セミナーは、SSMを開発した構造化知識研究所の田村泰彦氏が主に講師を務め、その他に東京大学名誉教授の飯塚悦功氏(デミング賞本賞も受賞)やSSMを使っている企業の方(ダイキン工業)も登壇する2日間のコースとのことで、SSMの講義、演習などがある。SSMmasterというソフトウエアも会場に展示されて自由に触ることができ、熱心に操作しているひともいた。

2日目は実践型の演習

知識構造化シンポジウムは2014年度も参加したが、会場に入りきれない人も大勢いたようで、サテライトの別会場が用意されていた。講演内容はかなり興味深いので、リピーターが多いのかもしれない。メーカーの品質管理や設計の部門の担当者らの講演が中心となるシンポジウムと違い、本セミナーは、SSMを考案した構造化知識研究所の田村氏らから、より具体的な手法について学ぶことが目的となる。2日目は実践型の演習もあり、なかなかハードであったが、ためになった。

設計者の知識レベルの向上に

不具合未然防止のためには、やはり初期の製品企画や構想設計の段階での取り組みが大事だと再認識した。不具合を予測し、対策を講じるだけでなく、その対策内容を設計者たちが皆で共有できなけばならない。とりわけ経験が浅い若手設計者が多い組織では、過去のトラブル報告書を閲覧できるだけでは不十分で、様々な事例・経験を再利用できる状態にしておくことが有益だろう。使い勝手の良いナレッジ・データベースがあれば、設計者の知識レベルの向上にも大いに役立つはずだ。


日科技連

ここでセミナー主催者である日科技連の国内製造業への貢献について触れておきたい。彼らは戦後の日本メーカーの品質管理力の向上に深くかかわってきた。
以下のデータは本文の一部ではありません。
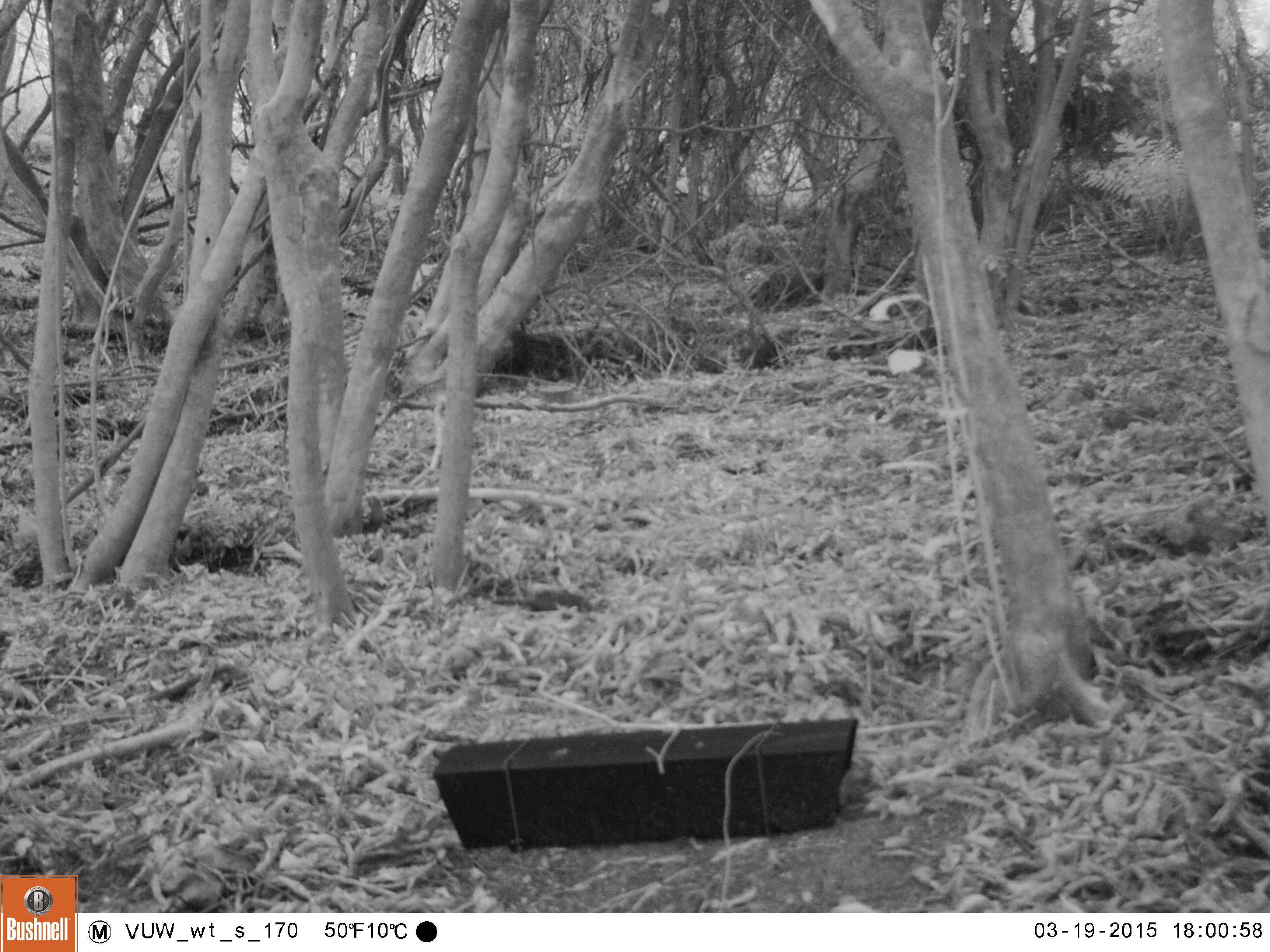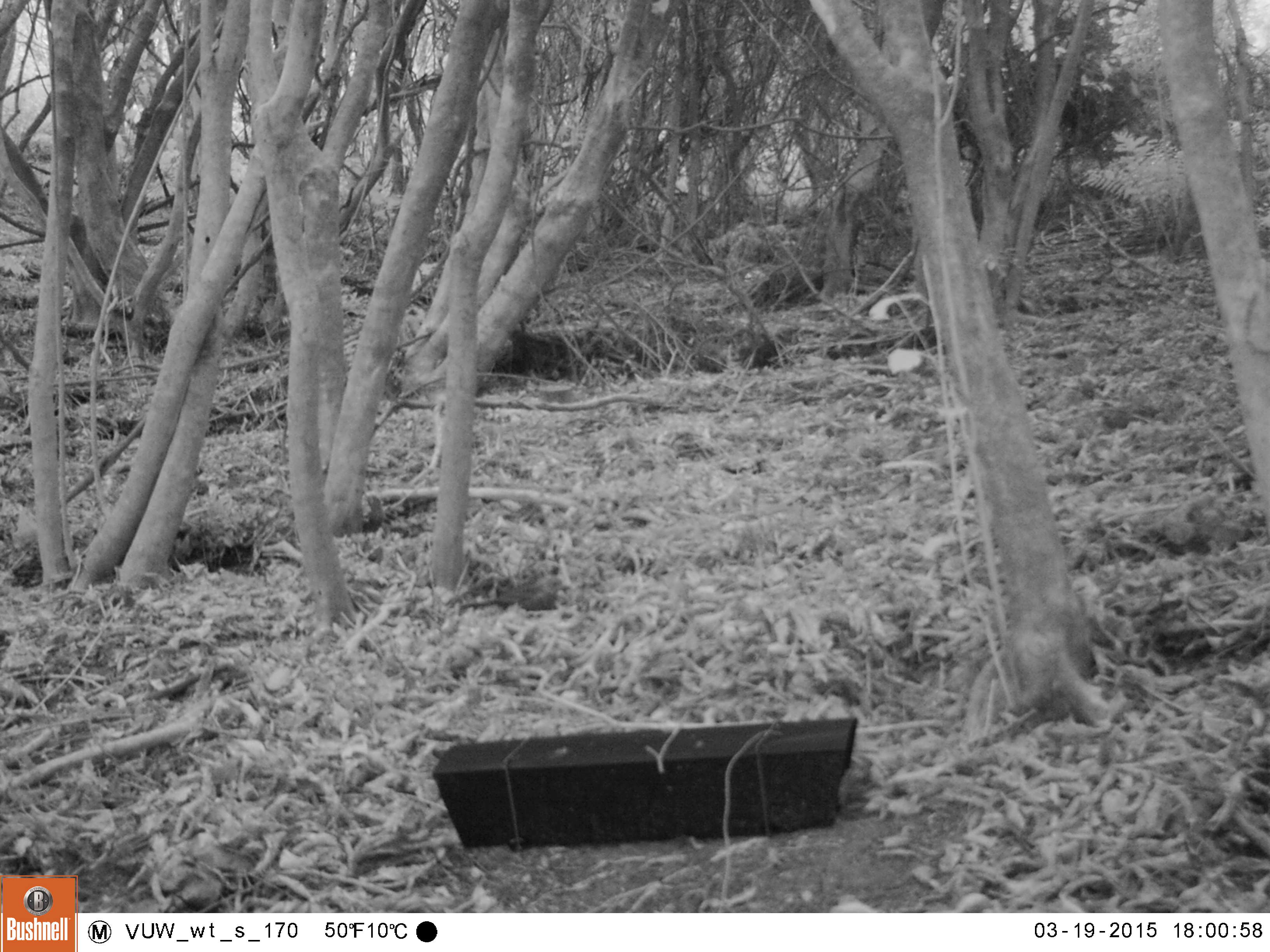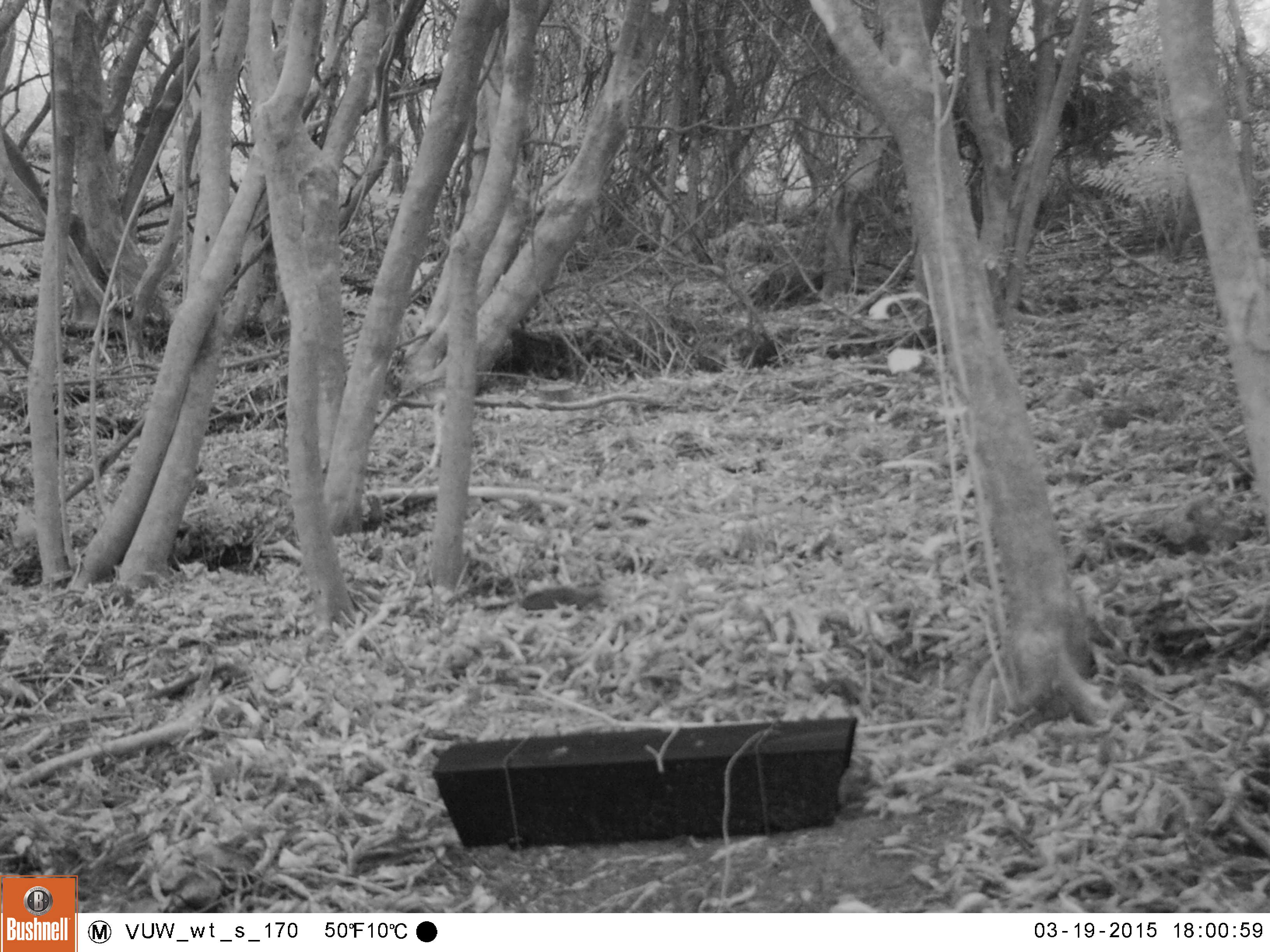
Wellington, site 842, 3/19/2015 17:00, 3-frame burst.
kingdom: Animalia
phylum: Chordata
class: Aves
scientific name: Aves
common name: bird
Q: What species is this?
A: Bird (Aves).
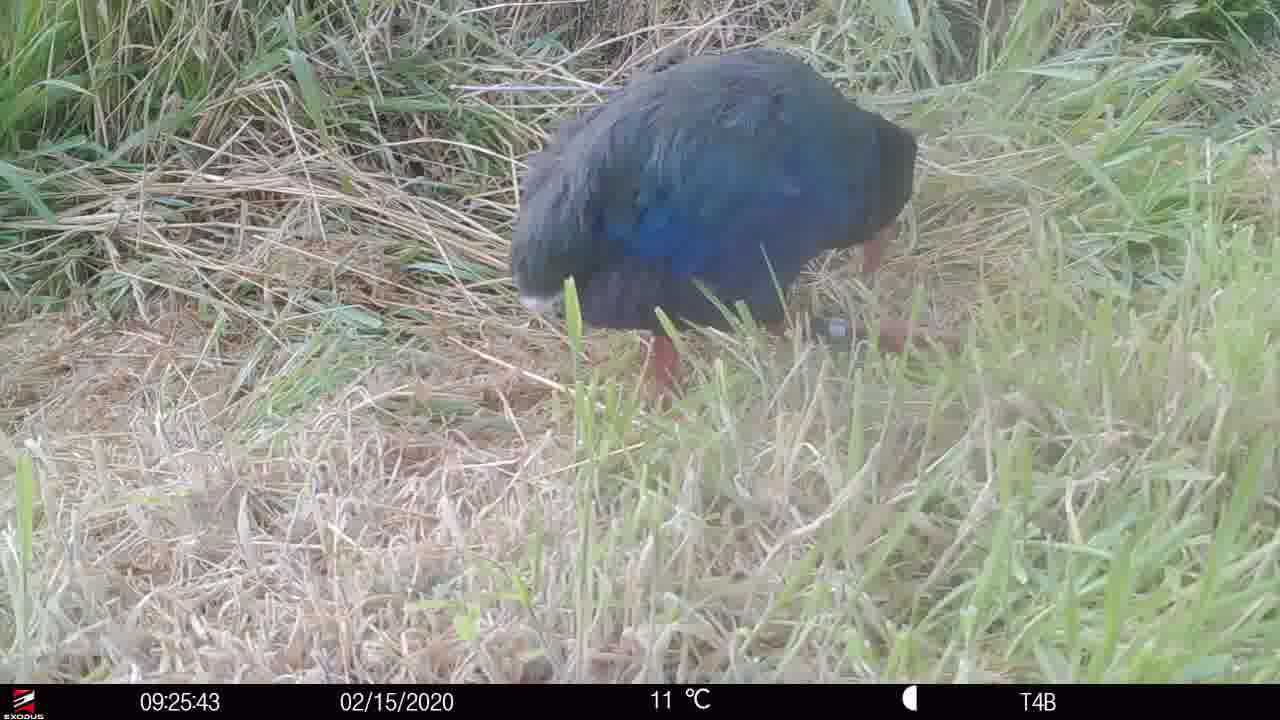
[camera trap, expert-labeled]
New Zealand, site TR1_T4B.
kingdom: Animalia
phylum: Chordata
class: Aves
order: Gruiformes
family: Rallidae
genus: Porphyrio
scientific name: Porphyrio mantelli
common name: takahe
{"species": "takahe (Porphyrio mantelli)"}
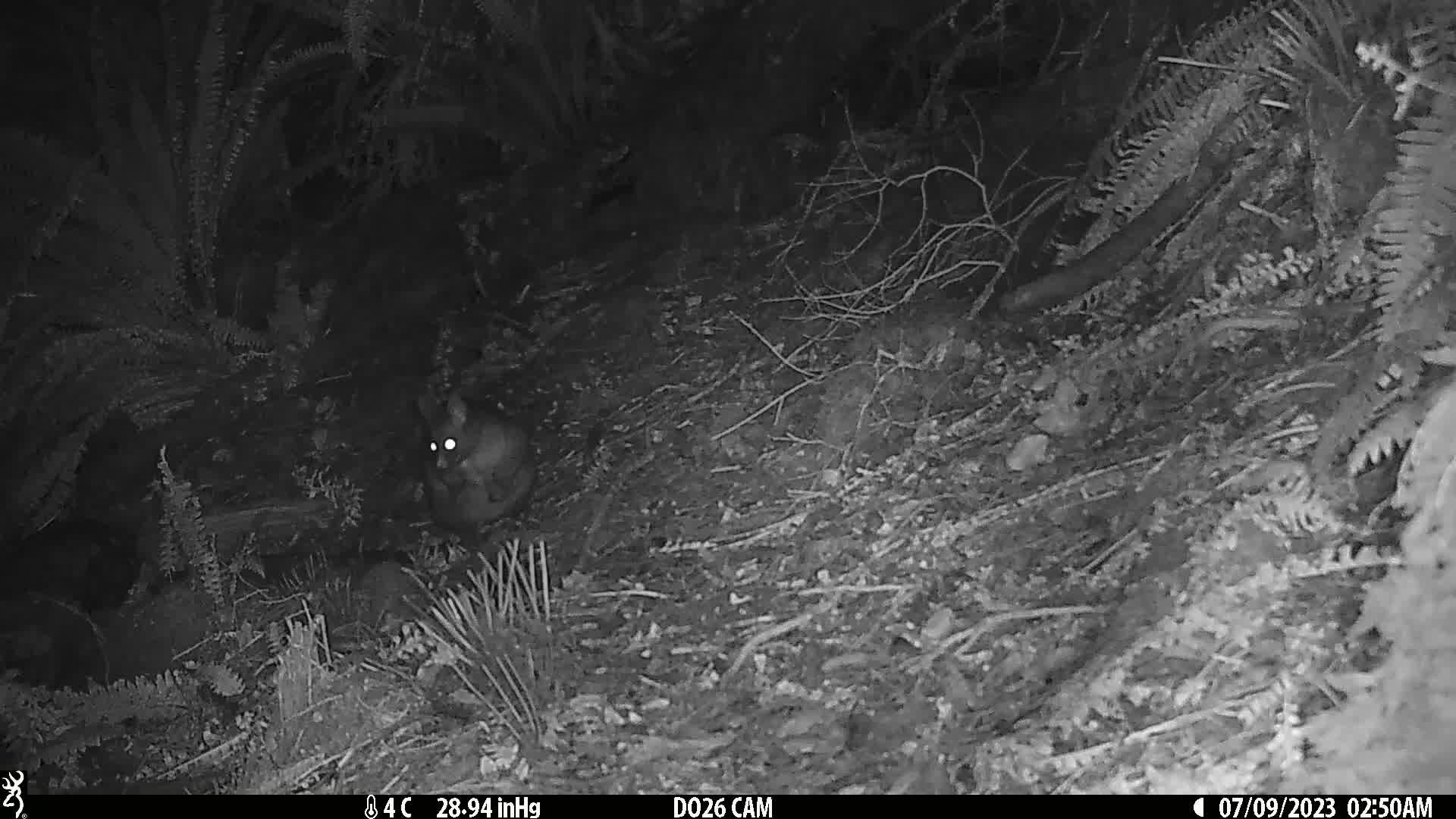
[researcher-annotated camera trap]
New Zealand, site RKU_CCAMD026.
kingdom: Animalia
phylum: Chordata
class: Mammalia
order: Diprotodontia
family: Phalangeridae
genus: Trichosurus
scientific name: Trichosurus vulpecula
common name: common brushtail possum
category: possum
Possum (common brushtail possum) (Trichosurus vulpecula).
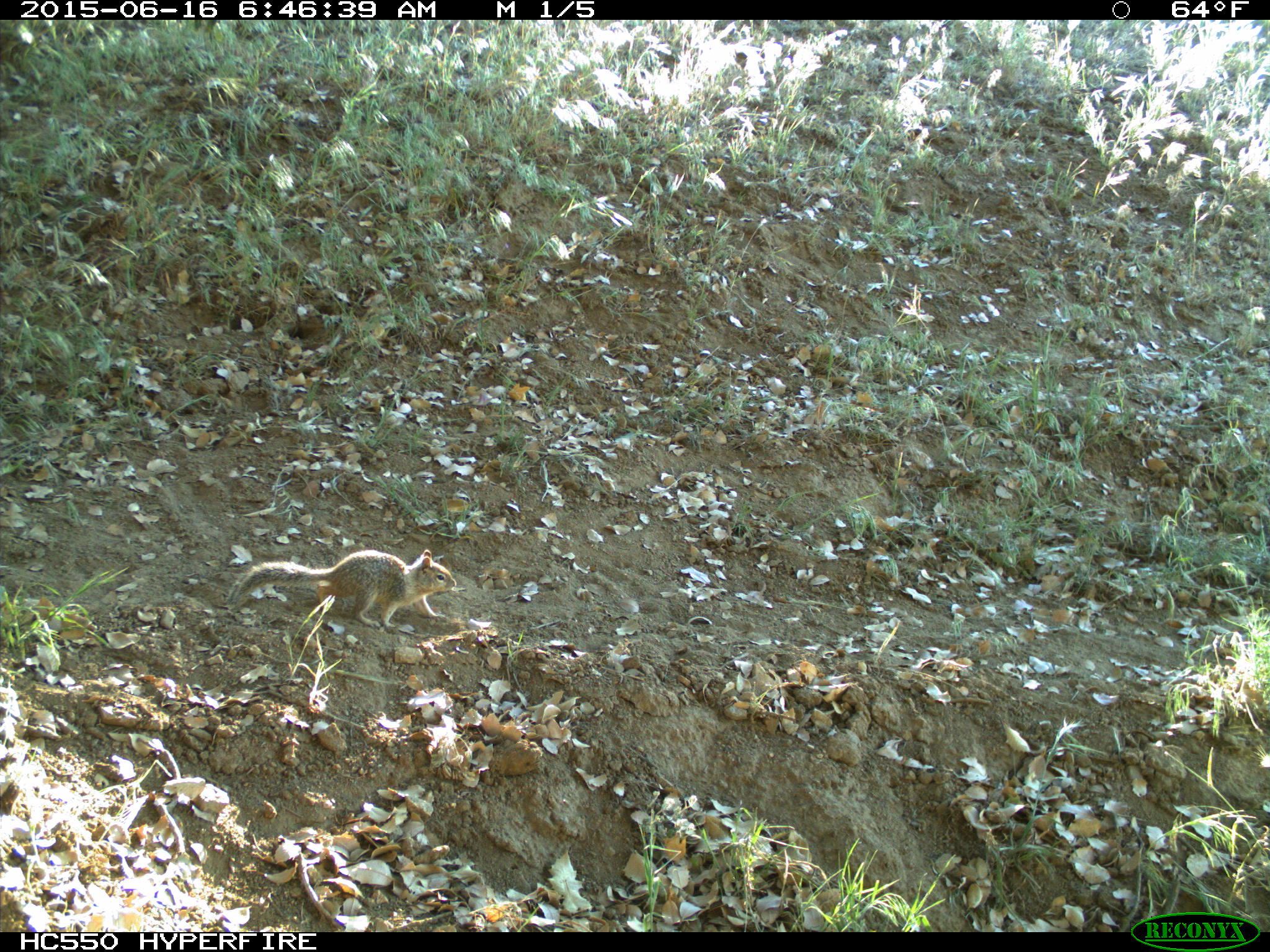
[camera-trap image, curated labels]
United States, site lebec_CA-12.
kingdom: Animalia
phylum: Chordata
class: Mammalia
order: Rodentia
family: Sciuridae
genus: Otospermophilus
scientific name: Otospermophilus beecheyi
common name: california ground squirrel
復興期から経済成長期にかけて、輸出に依存する日本の製造業にとって品質の向上は重要課題だった。そんな中、日科技連は1951年にアメリカの著名統計学者、エドワーズ・デミング博士を招へいする。翌年、デミング賞が創設された。

QCサークル

さらに日科技連は各メーカーの工場に対して、現場の品質管理活動を自主的に行う職長・組長を中心としたQCサークルの設置を呼びかけた。このQCサークル活動が成功したことで日本の品質管理は大きく前進することとなった。やがて日本の品質管理手法TQCは世界的に高い評価を受け、海外に輸出された。1987年、米国では日本のデミング賞を意識したマルコム・ボルドリッジ賞が創設されるまでになったのだ。


今回のSSMセミナーのような日科技連のイベントに行くと、問題意識が高まり、アンテナが研ぎ澄まされる。その後現場に足を運ぶと、実態や課題、問題点の原因などがよりクリアに見えてくるような気がする。これからも、新しい知識を吸収し、スピーディに先手を打っていきたい。